How many people get ME, what help do they receive, and how does ME impact the lives of those affected and their families?

The researchers painted a rather gloomy picture.

The Norwegian specialist health service gave 5,556 people a G93.3 diagnosis over a three-year period. This is the diagnosis most often used for ME patients.

However, that number may be too low, according to researchers. They have carried out their own survey, and the results indicate that underdiagnosis is likely. Receiving a diagnosis takes time, and the process to get there is demanding for patients.

Women are more frequently diagnosed than men, and those who receive this diagnosis often have a higher level of education.

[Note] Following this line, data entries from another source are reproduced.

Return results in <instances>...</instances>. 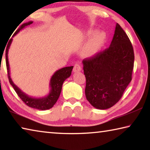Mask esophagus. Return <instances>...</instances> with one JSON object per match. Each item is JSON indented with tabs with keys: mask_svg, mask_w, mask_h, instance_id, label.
Here are the masks:
<instances>
[{
	"mask_svg": "<svg viewBox=\"0 0 150 150\" xmlns=\"http://www.w3.org/2000/svg\"><path fill=\"white\" fill-rule=\"evenodd\" d=\"M81 71V66L79 63H76L73 67V72H79Z\"/></svg>",
	"mask_w": 150,
	"mask_h": 150,
	"instance_id": "esophagus-1",
	"label": "esophagus"
}]
</instances>
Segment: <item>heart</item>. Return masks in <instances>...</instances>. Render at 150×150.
<instances>
[{
    "label": "heart",
    "instance_id": "b5f03b06",
    "mask_svg": "<svg viewBox=\"0 0 150 150\" xmlns=\"http://www.w3.org/2000/svg\"><path fill=\"white\" fill-rule=\"evenodd\" d=\"M95 30L90 29L86 32L85 39L88 40L92 35L95 34ZM106 35L103 32H98L93 35L92 38L88 42L87 46L85 49V54L88 56H93L99 52L100 48L102 47L105 40Z\"/></svg>",
    "mask_w": 150,
    "mask_h": 150
}]
</instances>
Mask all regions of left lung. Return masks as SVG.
I'll return each instance as SVG.
<instances>
[{"instance_id":"obj_1","label":"left lung","mask_w":150,"mask_h":150,"mask_svg":"<svg viewBox=\"0 0 150 150\" xmlns=\"http://www.w3.org/2000/svg\"><path fill=\"white\" fill-rule=\"evenodd\" d=\"M134 62L132 45L117 23L110 46L82 62L85 96L91 105L105 110L118 102L132 81Z\"/></svg>"}]
</instances>
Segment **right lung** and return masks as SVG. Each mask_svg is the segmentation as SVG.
<instances>
[{"instance_id": "add662e5", "label": "right lung", "mask_w": 150, "mask_h": 150, "mask_svg": "<svg viewBox=\"0 0 150 150\" xmlns=\"http://www.w3.org/2000/svg\"><path fill=\"white\" fill-rule=\"evenodd\" d=\"M33 23L32 21H30L26 23H24L22 24L21 26L18 28V29L15 32L14 34L13 35H16L18 33L20 30L24 28L25 27L27 26H29L31 24ZM12 42V38L9 40L7 45V47L6 50V69L7 72H8V77L9 82L11 85L13 87L14 89L16 91L17 95H18L19 97L21 98V100L30 107L34 108L35 109H38V110H48L51 108H52L54 105L56 103L57 100L59 98V96L60 95L61 91H62V85L63 83L64 82L66 79L69 77L71 74L72 69L73 68V66H70V67H65L62 68L59 70L56 71L54 73V74L52 75V78L50 79V91L48 95L46 96L41 98H35L30 96L26 93L20 89V88L17 87V86L14 84L12 81V79L11 77V73H10V67H9V63H8V50L11 46V43Z\"/></svg>"}]
</instances>
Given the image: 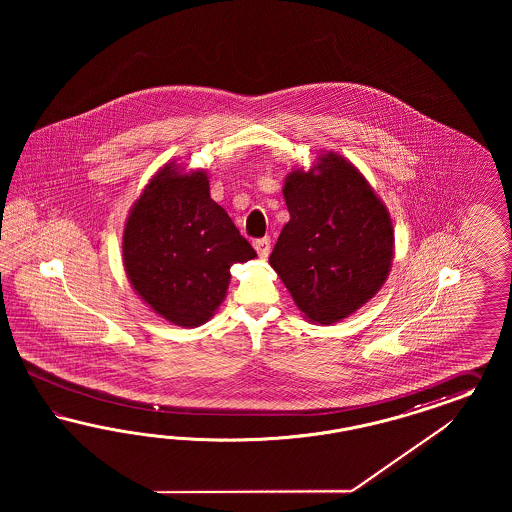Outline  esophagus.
Wrapping results in <instances>:
<instances>
[{
  "instance_id": "esophagus-1",
  "label": "esophagus",
  "mask_w": 512,
  "mask_h": 512,
  "mask_svg": "<svg viewBox=\"0 0 512 512\" xmlns=\"http://www.w3.org/2000/svg\"><path fill=\"white\" fill-rule=\"evenodd\" d=\"M253 248L257 249L259 257L266 259V257L270 255V238H268V236H264V238L255 240V242H253Z\"/></svg>"
}]
</instances>
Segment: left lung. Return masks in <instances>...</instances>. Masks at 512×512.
I'll use <instances>...</instances> for the list:
<instances>
[{"mask_svg":"<svg viewBox=\"0 0 512 512\" xmlns=\"http://www.w3.org/2000/svg\"><path fill=\"white\" fill-rule=\"evenodd\" d=\"M291 219L268 259L298 310L332 325L370 302L387 281L394 227L364 174L336 152L295 169L283 184Z\"/></svg>","mask_w":512,"mask_h":512,"instance_id":"left-lung-1","label":"left lung"}]
</instances>
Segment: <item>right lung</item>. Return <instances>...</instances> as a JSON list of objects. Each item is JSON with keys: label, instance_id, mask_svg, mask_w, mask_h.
<instances>
[{"label": "right lung", "instance_id": "add662e5", "mask_svg": "<svg viewBox=\"0 0 512 512\" xmlns=\"http://www.w3.org/2000/svg\"><path fill=\"white\" fill-rule=\"evenodd\" d=\"M122 257L135 293L172 325L210 321L225 300L231 266L257 253L212 201L208 172L163 165L125 219Z\"/></svg>", "mask_w": 512, "mask_h": 512}]
</instances>
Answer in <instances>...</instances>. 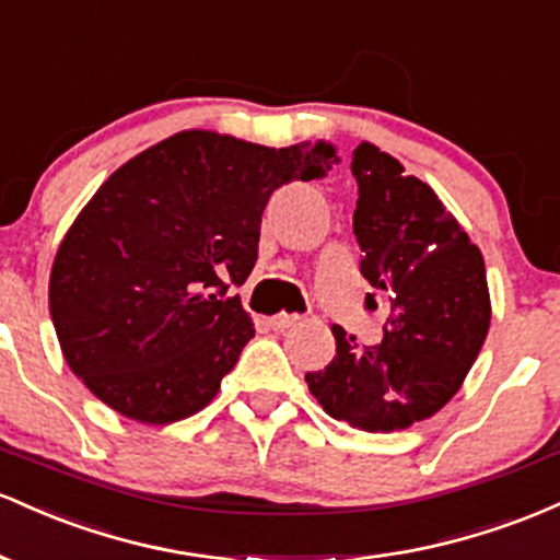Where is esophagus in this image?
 Segmentation results:
<instances>
[{
  "label": "esophagus",
  "mask_w": 560,
  "mask_h": 560,
  "mask_svg": "<svg viewBox=\"0 0 560 560\" xmlns=\"http://www.w3.org/2000/svg\"><path fill=\"white\" fill-rule=\"evenodd\" d=\"M299 323H301L299 314H275V317L269 319V328L282 332V330L293 328V325H299Z\"/></svg>",
  "instance_id": "34e87169"
}]
</instances>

Those who have received the G93.3 diagnosis use healthcare services – including GPs, hospitals, and mental health services – far more frequently than the general population.

However, interactions with healthcare services are challenging.

Limited understanding of ME

The researchers conducted a survey among 660 ME patients who are too ill to work or study full-time. 500 of them had the G93.3 diagnosis, while 160 had no diagnosis or other diagnoses.

The participants were asked how satisfied they were with their doctors’ and specialists’ understanding of ME.

Only half of the respondents were satisfied with how much their GPs knew about the disease.

Most of the participants had been to see a specialist in the public healthcare system. Even the specialists did not have enough knowledge about ME, according to half of the ME patients. Private specialists received a slightly better rating.

But knowledge or not: ME patients were also asked whether they agreed or disagreed that various treatments and interventions had improved their health.

Did patient health improve?

Half of the respondents agreed that coping courses had helped them. These are courses where patients learn to live with the disease, such as finding a balance between activity and rest. But a third of the ME patients believed that these courses did not help them.

ME patients who had seen a psychologist expressed varied experiences. A third agreed that it helped their health, while almost as many answered that it did not.

Only 20 per cent of the study participants thought that rehabilitation, with individualised training, symptom management, a psychologist, and a doctor, had a positive impact on their health, while 67 per cent believed that the rehab programmes had a negative effect on their health.

Half of the respondents had participated in a work assessment at the Norwegian Labour and Welfare Administration (NAV), where they check patients’ ability to work and the potential arrangements necessary for them to return to work. A large majority – 94 per cent – believed that they had become sicker as a consequence of the intervention, while only 2 per cent found the process useful.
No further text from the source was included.